I am a new python learner; almost 3 weeks old.
I am trying to automate some daily tasks by using python. In here, I was trying to scrape a website which is "https://www.germaneveryday.com/", It does generate a new German word every day along with a sentence example. So my plan was to automate this instead of visiting the site everyday.
I followed an online tutorial from here : http://docs.python-guide.org/en/latest/scenarios/scrape/
And this is the code:
from lxml import html
import requests
page = requests.get('https://www.germaneveryday.com/')
tree = html.fromstring(page.content)
Word = tree.xpath('//*[@id="main"]/div[1]/div[2]/div/h1/a')
print (Word)
I did inspect the daily word on the website, and using right click, copy xpath to extract the "tree.xpath" address for the specific html data I am willing to get out and print in my simple code using lxml + python.

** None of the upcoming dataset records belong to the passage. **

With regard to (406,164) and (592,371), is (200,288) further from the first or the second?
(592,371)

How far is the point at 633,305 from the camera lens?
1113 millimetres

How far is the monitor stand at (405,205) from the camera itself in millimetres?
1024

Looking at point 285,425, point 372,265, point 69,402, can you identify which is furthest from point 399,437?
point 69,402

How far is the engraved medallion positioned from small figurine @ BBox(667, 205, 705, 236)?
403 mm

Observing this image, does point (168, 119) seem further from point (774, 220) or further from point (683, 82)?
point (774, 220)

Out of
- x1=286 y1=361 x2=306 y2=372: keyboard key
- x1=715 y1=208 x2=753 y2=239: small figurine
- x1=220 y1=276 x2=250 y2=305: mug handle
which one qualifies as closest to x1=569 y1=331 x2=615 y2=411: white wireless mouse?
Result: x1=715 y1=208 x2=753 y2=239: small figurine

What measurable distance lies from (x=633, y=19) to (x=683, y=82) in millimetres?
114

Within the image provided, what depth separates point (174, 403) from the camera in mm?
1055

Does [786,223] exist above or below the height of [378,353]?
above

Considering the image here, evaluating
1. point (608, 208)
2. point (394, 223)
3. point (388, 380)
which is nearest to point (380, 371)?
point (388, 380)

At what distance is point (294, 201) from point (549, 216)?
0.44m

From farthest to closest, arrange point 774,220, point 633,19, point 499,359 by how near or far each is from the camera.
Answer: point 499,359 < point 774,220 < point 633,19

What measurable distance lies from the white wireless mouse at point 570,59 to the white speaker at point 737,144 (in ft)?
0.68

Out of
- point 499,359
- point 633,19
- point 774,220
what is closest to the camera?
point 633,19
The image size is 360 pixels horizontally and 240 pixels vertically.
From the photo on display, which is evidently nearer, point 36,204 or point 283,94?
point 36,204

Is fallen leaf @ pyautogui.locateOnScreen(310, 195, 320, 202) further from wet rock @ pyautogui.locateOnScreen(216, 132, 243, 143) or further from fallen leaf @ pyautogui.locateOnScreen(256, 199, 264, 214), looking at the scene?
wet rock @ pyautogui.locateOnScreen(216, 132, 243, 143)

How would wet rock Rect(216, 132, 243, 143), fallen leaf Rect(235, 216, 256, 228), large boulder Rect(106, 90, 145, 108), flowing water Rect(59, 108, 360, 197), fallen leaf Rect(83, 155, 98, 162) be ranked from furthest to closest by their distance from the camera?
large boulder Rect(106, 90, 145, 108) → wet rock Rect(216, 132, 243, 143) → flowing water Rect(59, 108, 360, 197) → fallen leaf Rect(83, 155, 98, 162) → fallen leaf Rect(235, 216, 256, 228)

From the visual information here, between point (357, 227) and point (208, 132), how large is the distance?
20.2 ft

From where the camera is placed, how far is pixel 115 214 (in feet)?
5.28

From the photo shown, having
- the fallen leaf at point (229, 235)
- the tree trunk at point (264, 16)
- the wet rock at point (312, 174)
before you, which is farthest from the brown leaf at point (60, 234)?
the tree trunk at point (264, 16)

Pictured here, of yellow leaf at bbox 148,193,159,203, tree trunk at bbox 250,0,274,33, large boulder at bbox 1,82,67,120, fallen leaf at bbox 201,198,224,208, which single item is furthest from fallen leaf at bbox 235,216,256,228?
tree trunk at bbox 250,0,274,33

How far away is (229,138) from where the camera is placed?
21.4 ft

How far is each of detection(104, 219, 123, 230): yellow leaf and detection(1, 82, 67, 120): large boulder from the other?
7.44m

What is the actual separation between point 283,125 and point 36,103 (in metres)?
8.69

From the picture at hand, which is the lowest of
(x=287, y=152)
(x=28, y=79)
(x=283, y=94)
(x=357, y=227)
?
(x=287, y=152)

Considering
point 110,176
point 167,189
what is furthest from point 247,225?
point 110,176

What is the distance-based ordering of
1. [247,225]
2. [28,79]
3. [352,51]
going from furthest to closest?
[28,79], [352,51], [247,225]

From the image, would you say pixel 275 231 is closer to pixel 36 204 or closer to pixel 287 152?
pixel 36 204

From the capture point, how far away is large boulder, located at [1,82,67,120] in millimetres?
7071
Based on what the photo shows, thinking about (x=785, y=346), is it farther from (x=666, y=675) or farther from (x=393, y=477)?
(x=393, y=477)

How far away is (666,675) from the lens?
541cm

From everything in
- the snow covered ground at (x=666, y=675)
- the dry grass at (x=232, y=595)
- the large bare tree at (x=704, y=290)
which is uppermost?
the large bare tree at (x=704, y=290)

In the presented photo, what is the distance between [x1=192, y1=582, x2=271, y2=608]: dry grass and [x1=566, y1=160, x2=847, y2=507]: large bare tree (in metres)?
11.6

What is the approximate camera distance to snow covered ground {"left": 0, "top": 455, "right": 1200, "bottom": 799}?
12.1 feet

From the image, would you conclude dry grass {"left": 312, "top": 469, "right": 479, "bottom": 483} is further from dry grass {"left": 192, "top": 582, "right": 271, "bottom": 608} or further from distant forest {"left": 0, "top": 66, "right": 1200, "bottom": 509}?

Except that every time the output is either an empty parenthesis such as : [] or it is some html block that is meaningless As shown here : https://i.sstatic.net/dAjB6.png
My question is that, what is wrong here is it the xpath address or maybe the website has some kind of a layer over the html ?
(Excuse my ignorance using some descriptions such as : layer or address of xpath )
My System Info:
- Windows 7 (x86)
- Python Version is (v3.6.5)
- Web Browser is Chrome 66.0.3359.181